### [Set problem]
Please format the data below as a numbered list, one entry per line, and leave out the blank lines.

---- Dataset records

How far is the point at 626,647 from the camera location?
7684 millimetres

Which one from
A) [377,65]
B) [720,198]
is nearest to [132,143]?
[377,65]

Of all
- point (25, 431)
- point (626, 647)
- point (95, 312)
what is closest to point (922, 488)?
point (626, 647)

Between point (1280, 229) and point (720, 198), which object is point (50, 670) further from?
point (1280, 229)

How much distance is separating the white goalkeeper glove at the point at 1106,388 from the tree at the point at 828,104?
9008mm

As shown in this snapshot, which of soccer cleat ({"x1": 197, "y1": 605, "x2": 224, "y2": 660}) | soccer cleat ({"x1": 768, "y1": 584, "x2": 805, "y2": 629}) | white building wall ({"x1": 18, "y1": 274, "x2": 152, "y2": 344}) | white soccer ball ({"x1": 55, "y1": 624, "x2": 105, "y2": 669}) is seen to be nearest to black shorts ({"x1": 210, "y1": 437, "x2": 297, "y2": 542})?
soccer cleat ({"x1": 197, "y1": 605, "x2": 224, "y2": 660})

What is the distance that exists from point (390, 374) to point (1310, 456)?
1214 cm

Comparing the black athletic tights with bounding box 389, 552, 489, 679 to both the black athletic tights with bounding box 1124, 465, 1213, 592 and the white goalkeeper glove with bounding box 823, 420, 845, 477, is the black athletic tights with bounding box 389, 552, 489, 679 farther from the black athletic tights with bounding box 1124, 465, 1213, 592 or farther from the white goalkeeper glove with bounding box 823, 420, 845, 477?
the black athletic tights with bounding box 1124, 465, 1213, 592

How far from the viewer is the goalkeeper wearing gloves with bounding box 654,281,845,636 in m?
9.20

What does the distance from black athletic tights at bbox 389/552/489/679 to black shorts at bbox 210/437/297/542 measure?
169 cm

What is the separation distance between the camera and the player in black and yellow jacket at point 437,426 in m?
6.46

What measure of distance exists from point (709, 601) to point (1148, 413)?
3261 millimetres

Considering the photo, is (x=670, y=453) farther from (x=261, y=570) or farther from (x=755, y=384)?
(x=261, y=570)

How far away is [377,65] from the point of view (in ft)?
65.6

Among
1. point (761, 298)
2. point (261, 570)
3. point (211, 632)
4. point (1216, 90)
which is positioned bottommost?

--------

### [Exercise solution]
1. How far is the point at 626,647 from the camera location?
2. 7684 millimetres
3. Which one from
4. A) [377,65]
5. B) [720,198]
6. is nearest to [132,143]?
7. [377,65]
8. Of all
9. - point (25, 431)
10. - point (626, 647)
11. - point (95, 312)
12. what is closest to point (922, 488)?
13. point (626, 647)
14. Between point (1280, 229) and point (720, 198), which object is point (50, 670) further from?
15. point (1280, 229)
16. How much distance is separating the white goalkeeper glove at the point at 1106,388 from the tree at the point at 828,104?
17. 9008mm
18. As shown in this snapshot, which of soccer cleat ({"x1": 197, "y1": 605, "x2": 224, "y2": 660}) | soccer cleat ({"x1": 768, "y1": 584, "x2": 805, "y2": 629}) | white building wall ({"x1": 18, "y1": 274, "x2": 152, "y2": 344}) | white soccer ball ({"x1": 55, "y1": 624, "x2": 105, "y2": 669}) is seen to be nearest to black shorts ({"x1": 210, "y1": 437, "x2": 297, "y2": 542})?
19. soccer cleat ({"x1": 197, "y1": 605, "x2": 224, "y2": 660})
20. What is the distance that exists from point (390, 374) to point (1310, 456)?
21. 1214 cm
22. Comparing the black athletic tights with bounding box 389, 552, 489, 679 to both the black athletic tights with bounding box 1124, 465, 1213, 592 and the white goalkeeper glove with bounding box 823, 420, 845, 477, is the black athletic tights with bounding box 389, 552, 489, 679 farther from the black athletic tights with bounding box 1124, 465, 1213, 592 or farther from the white goalkeeper glove with bounding box 823, 420, 845, 477?
23. the black athletic tights with bounding box 1124, 465, 1213, 592
24. How far from the viewer is the goalkeeper wearing gloves with bounding box 654,281,845,636 in m?
25. 9.20
26. What does the distance from black athletic tights at bbox 389/552/489/679 to black shorts at bbox 210/437/297/542 measure?
27. 169 cm
28. What is the separation distance between the camera and the player in black and yellow jacket at point 437,426 in m?
29. 6.46
30. What measure of distance exists from point (709, 601) to point (1148, 413)?
31. 3261 millimetres
32. Considering the photo, is (x=670, y=453) farther from (x=261, y=570) or farther from (x=755, y=384)?
33. (x=261, y=570)
34. How far away is [377,65] from the point of view (in ft)?
35. 65.6
36. Among
37. 1. point (761, 298)
38. 2. point (261, 570)
39. 3. point (211, 632)
40. 4. point (1216, 90)
41. which is positioned bottommost?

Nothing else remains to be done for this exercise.